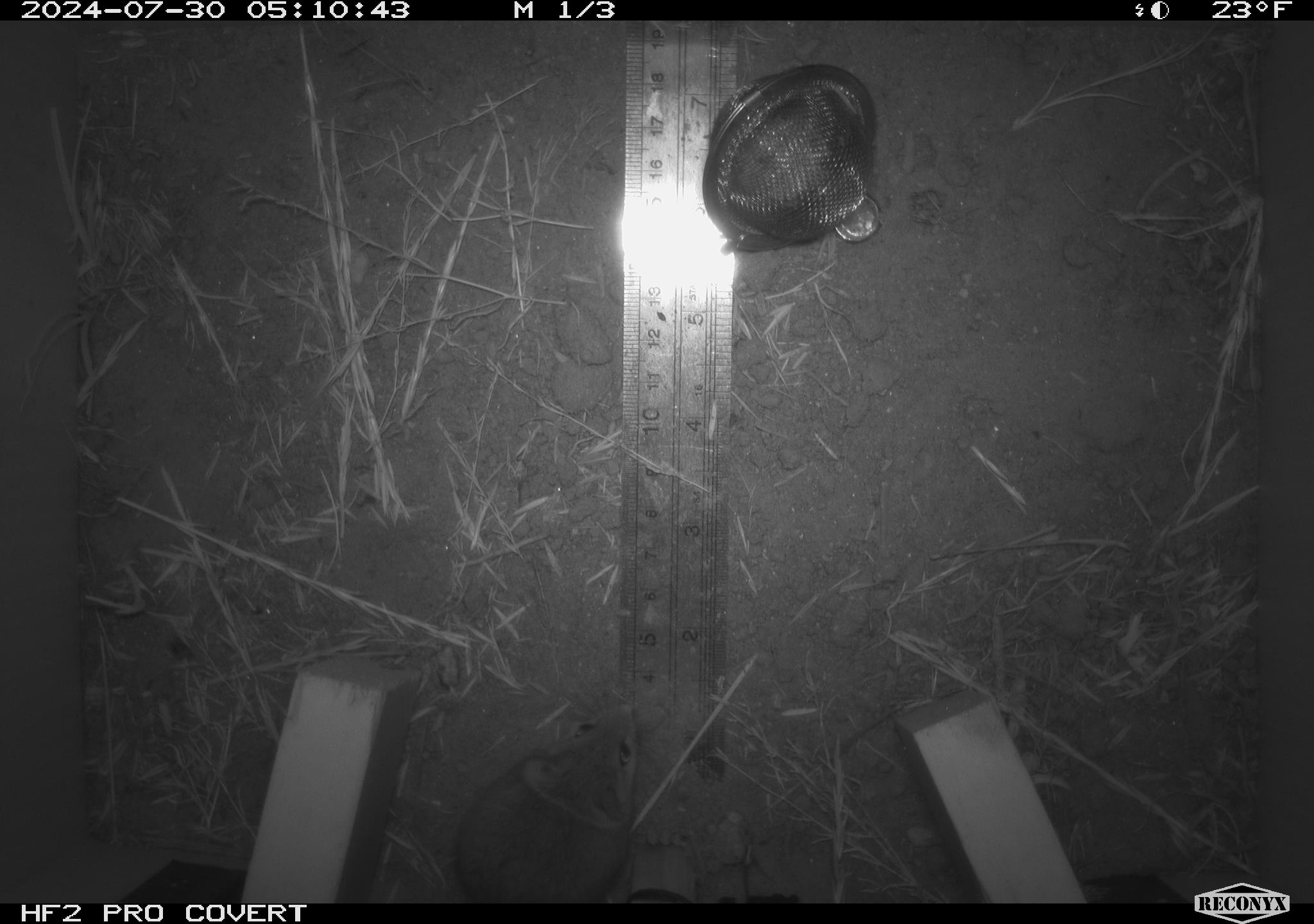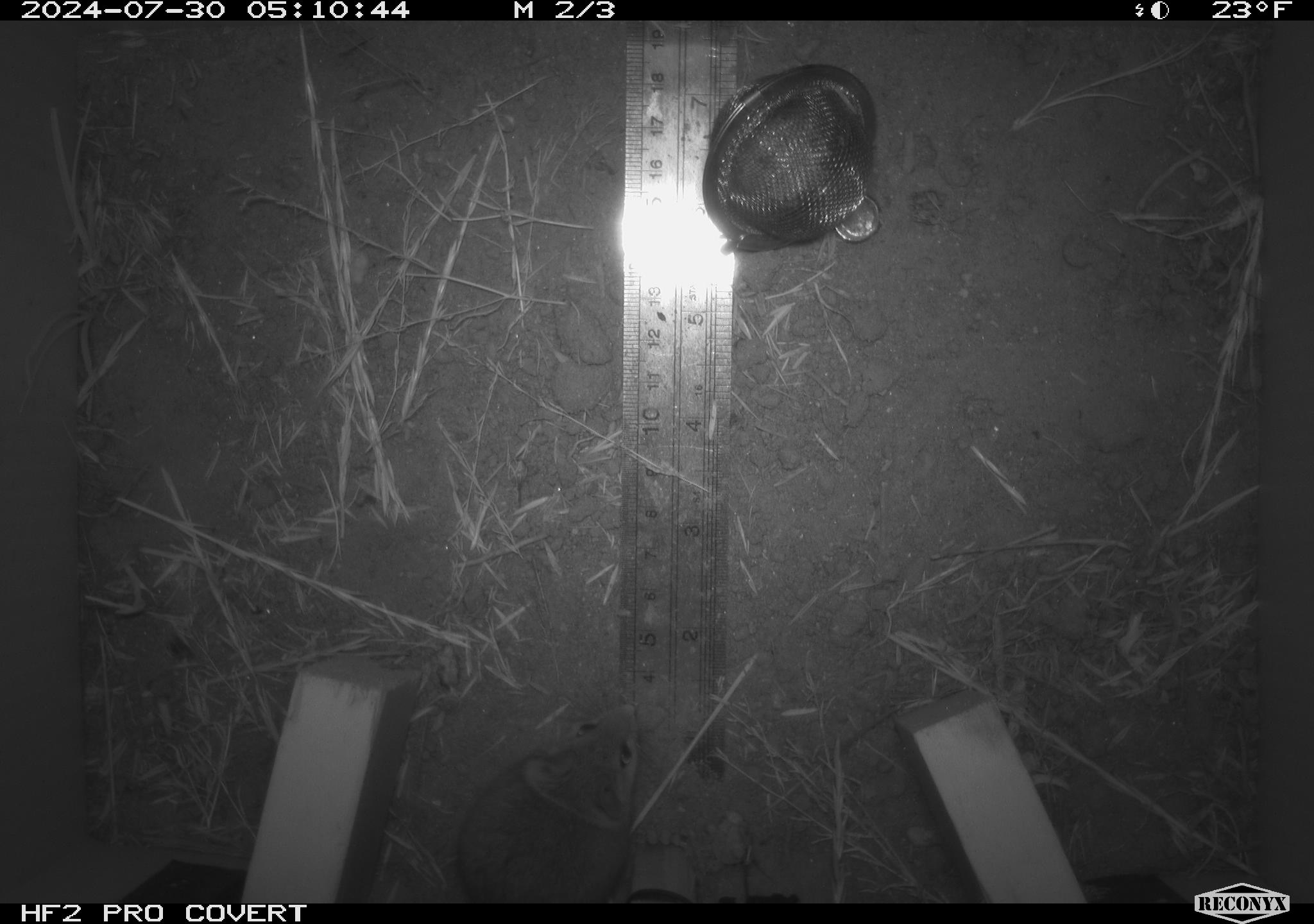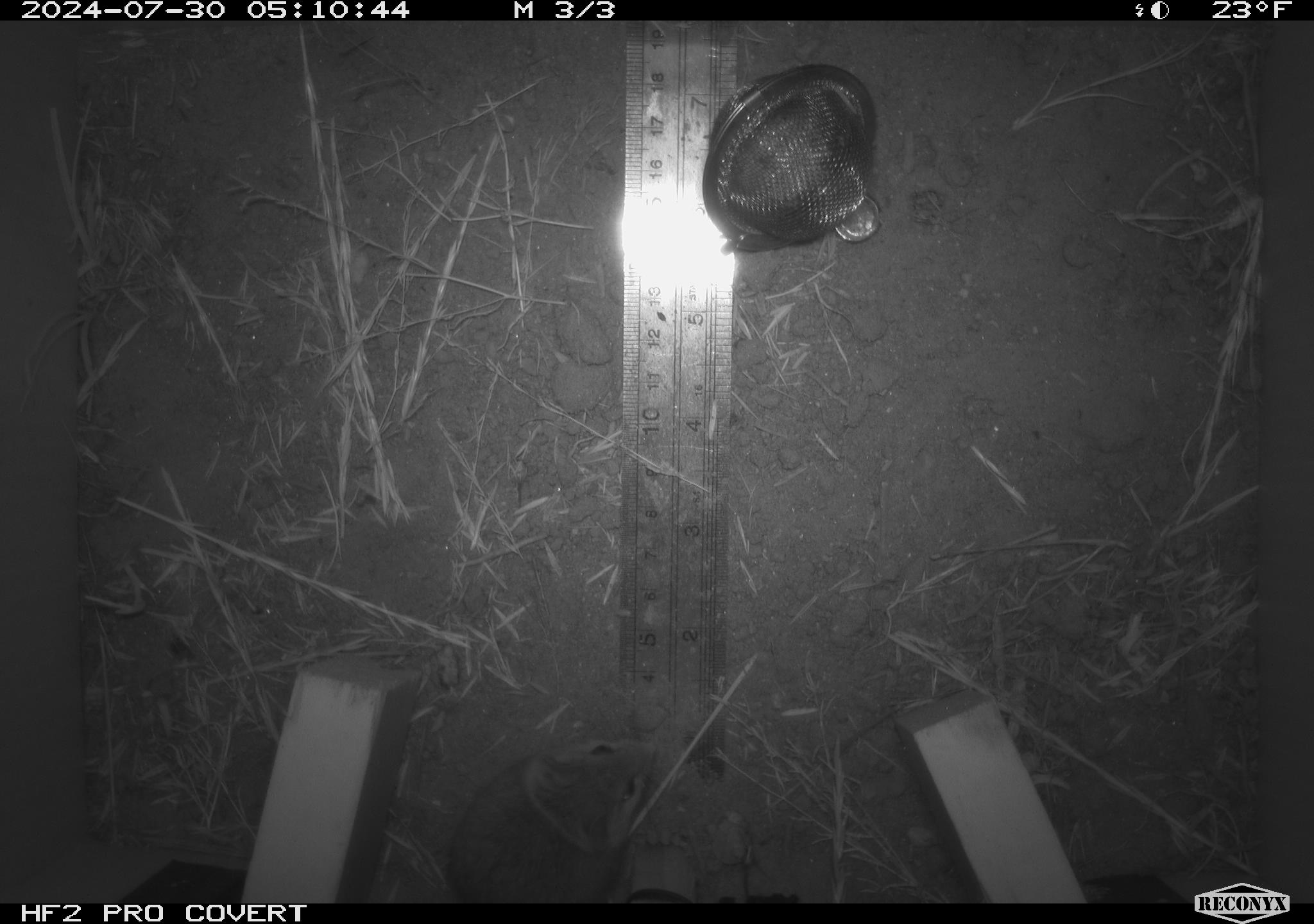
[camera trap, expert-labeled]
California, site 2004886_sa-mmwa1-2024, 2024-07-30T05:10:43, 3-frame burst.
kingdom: Animalia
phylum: Chordata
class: Mammalia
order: Rodentia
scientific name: Rodentia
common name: mouse species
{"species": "mouse species (Rodentia)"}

#### [PROBLEM TO WORK ON]
With the pictures removed, print the entries above exactly.

#### [ANSWER SPACE]
[camera trap, expert-labeled]
California, site 2004886_sa-mmwa1-2024, 2024-07-30T05:10:43, 3-frame burst.
kingdom: Animalia
phylum: Chordata
class: Mammalia
order: Rodentia
scientific name: Rodentia
common name: mouse species
{"species": "mouse species (Rodentia)"}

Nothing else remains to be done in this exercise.